◆ **Quoted passage**
· · · ·
Where do most education and family-focused not-for-profits procure their funding?

December 7, 2016

While a large focus of our recent posts have been about securing grant dollars (which we will continue!), it is important to note that almost 70% of giving does not require any grant process. In fact, 70% of donations come from individual contributors in 2015. This aligns with what we see in the funding sources of non-profits where around 50% or more of non-profit revenue comes from individual donations and philanthropy rather than via grants.

According to a Giving USA article, 2015 was America’s most generous year ever. Here are the stats:

The Numbers for 2015 Charitable Giving by Source:

  • Individual Giving: $264.58 billion, increased 3.8 percent in current dollars (and 3.7 percent when inflation-adjusted) over 2014.
  • Foundation Giving: $58.46 billion, was 6.5 percent higher than 2014 (6.3 percent when inflation-adjusted).
  • Charitable Bequests: $31.76 billion, increased 2.1 percent (1.9 percent when inflation-adjusted) over 2014.
  • Corporate Giving: $18.45 billion, increased 3.9 percent (3.8 percent when inflation-adjusted) over 2014 giving.

For more info, https://givingusa.org/giving-usa-2016/

Where are individual contributions going, exactly?

According to this infographic by Giving USA, 15% of total giving goes to Education and 12% goes toward Human Services. These are the top two giving areas in terms of total charitable donations after religion, which makes up 32%.

What does this mean for non-profit organizations focused on education?

Well, we believe what this means is that Education and Human Services are two areas of funding that resonate with donors. And, given that individual contributors tend to be the most generous, it might be worthwhile to develop a plan to cultivate individual donors. Here are some things to consider as you start to create a plan or process for stewarding new donors:

  • Define what “major gift” means to your organization. The general rule of thumb is that 85 – 90% of your donations will come from 10% of your donors.
· · · ·
(Data records)
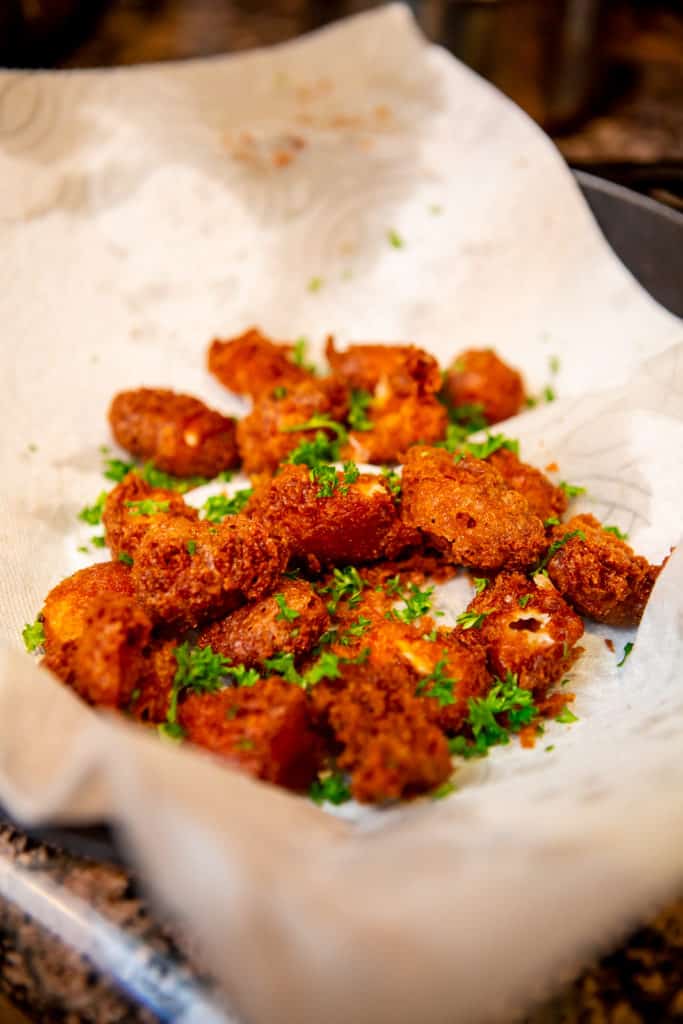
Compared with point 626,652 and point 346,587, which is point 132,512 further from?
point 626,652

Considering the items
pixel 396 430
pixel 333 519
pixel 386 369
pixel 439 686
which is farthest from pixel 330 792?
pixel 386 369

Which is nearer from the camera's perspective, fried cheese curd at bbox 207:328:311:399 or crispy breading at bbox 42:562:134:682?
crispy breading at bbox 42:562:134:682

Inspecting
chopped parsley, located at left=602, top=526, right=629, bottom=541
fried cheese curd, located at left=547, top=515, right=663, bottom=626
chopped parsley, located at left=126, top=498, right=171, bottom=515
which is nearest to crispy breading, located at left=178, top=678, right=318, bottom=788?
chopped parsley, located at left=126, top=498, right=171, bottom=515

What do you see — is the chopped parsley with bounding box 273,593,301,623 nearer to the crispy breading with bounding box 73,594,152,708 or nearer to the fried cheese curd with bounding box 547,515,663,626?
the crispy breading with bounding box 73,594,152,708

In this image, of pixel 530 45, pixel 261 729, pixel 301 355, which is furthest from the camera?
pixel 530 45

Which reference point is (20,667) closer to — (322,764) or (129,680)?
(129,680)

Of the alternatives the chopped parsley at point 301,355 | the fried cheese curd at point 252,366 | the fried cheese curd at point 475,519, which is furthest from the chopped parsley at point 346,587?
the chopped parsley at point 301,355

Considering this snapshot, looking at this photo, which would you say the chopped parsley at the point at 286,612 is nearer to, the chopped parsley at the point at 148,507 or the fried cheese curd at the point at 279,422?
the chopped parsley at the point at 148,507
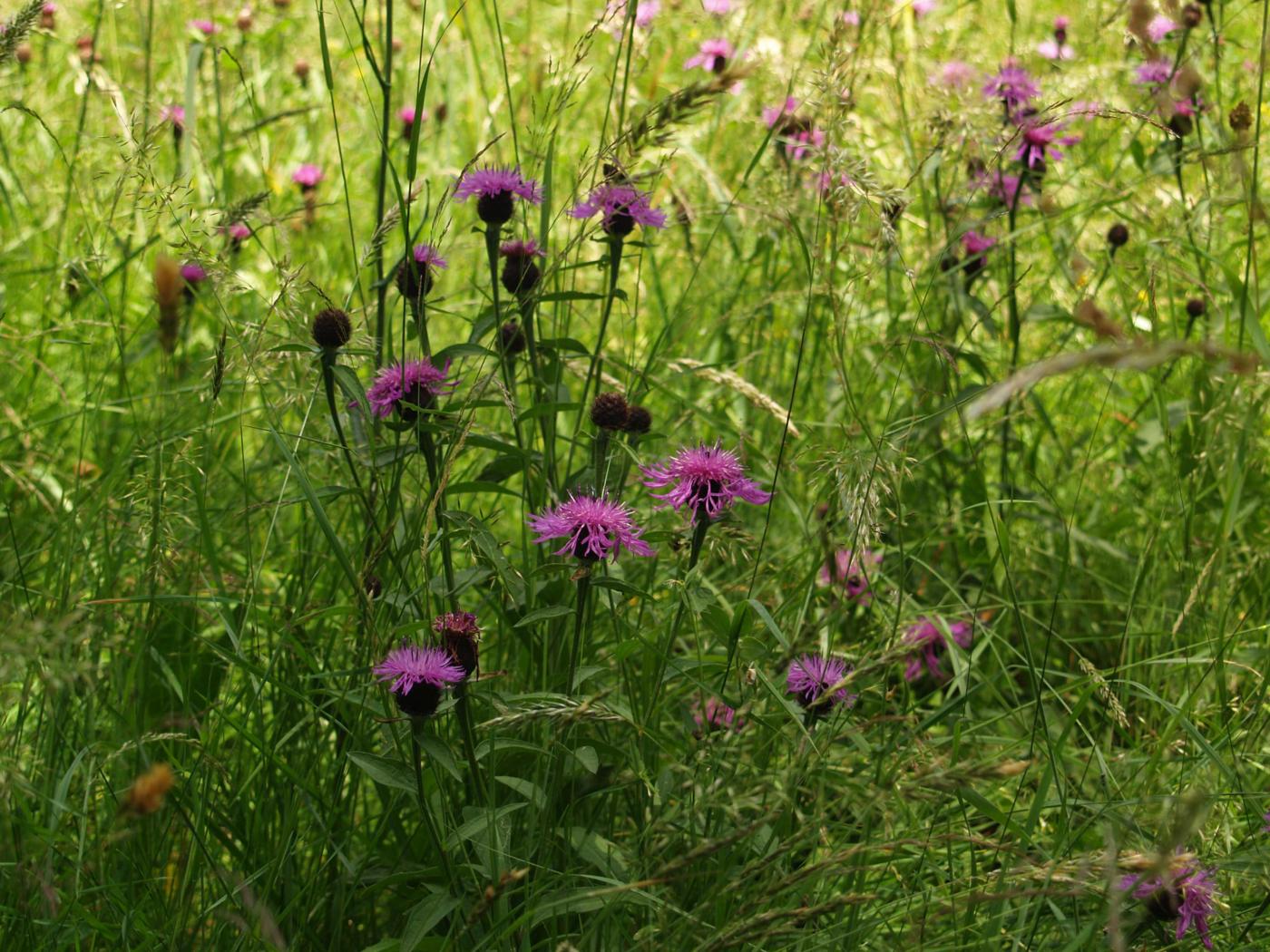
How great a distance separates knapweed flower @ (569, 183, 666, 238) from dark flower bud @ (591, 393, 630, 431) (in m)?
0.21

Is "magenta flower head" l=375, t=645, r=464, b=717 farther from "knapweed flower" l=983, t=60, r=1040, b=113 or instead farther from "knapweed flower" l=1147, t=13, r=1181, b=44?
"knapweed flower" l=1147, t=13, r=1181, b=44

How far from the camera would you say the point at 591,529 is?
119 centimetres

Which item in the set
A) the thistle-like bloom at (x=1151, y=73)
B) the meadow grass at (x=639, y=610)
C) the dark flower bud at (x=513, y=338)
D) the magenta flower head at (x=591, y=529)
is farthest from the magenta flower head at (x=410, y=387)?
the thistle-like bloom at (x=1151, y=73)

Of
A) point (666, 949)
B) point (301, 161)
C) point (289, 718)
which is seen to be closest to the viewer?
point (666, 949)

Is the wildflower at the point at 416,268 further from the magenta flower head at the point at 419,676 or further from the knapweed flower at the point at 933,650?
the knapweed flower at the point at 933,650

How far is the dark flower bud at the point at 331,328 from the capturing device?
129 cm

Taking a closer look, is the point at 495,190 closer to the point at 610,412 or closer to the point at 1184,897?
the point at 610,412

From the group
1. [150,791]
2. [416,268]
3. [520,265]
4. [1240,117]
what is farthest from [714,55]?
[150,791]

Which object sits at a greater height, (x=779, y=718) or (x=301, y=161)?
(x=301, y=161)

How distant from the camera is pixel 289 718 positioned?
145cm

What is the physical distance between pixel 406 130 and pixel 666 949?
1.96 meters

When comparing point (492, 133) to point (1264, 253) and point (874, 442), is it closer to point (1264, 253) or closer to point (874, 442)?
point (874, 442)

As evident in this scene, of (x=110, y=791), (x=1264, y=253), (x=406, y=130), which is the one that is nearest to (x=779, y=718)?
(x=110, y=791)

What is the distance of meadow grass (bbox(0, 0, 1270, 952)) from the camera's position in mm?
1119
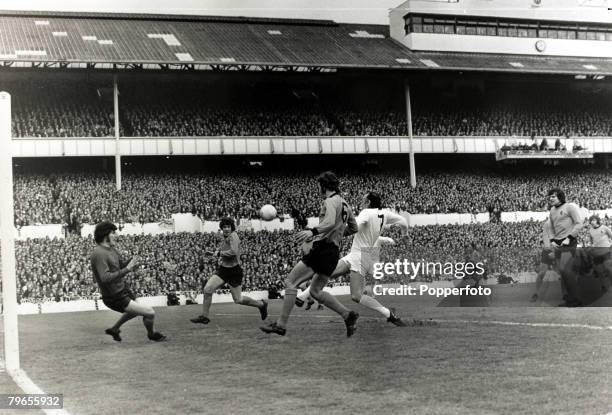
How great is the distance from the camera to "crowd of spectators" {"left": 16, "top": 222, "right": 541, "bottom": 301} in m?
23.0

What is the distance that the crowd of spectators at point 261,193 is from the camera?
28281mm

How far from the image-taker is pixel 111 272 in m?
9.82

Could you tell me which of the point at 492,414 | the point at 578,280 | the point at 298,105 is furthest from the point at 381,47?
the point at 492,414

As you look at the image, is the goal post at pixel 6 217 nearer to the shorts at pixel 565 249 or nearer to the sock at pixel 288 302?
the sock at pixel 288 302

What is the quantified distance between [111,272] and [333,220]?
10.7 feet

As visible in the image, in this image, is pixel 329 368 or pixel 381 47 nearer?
· · · ·
◆ **Instructions**
**A.** According to the post on nonprofit funding sources, why might an education-focused nonprofit find it worthwhile to develop a plan to cultivate individual donors?
**B.** Pick up the post on nonprofit funding sources after its last sentence, adding further points to consider when creating a plan for stewarding new donors.

◆ **Answers to each task**
**A.** Individual contributors tend to be the most generous. Education and Human Services are also funding areas that resonate with donors, receiving 15% and 12% of total giving.

**B.**
  • And to that point, focus on people who have high capacity to give and high interest in your organization’s mission. Major gift cultivation takes time, so be patient.
  • Don’t forget to do your research. You can use Guidestar to look at giving histories and 990’s. Guidestar is still one of the most useful (and free) resources available to nonprofits.
  • Make sure there’s 100% buy-in of staff and Board of Directors before you set out to do any individual fundraising or launch any campaigns. Typically, Board Members are encouraged to donate what’s meaningful to them – and within the top 3 of their financial gifts to charities. Many donors are savvy and may inquire about Board and staff contributions toward organization’s fundraising goals.
  • And finally – and probably most importantly – create a culture of gratitude, so that donors know how their dollars were spent and their impact. Be genuine and thank your donors, so that they will be inspired and motivated to give in the future.